> **Instructions for the task**
Copy out every line of the records below word for word, with nothing changed.

══════════

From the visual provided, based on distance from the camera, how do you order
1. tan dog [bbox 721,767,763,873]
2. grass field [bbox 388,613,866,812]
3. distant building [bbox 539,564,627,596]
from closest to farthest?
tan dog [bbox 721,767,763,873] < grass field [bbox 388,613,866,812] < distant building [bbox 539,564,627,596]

══════════

> **Answer to the task**
From the visual provided, based on distance from the camera, how do you order
1. tan dog [bbox 721,767,763,873]
2. grass field [bbox 388,613,866,812]
3. distant building [bbox 539,564,627,596]
from closest to farthest?
tan dog [bbox 721,767,763,873] < grass field [bbox 388,613,866,812] < distant building [bbox 539,564,627,596]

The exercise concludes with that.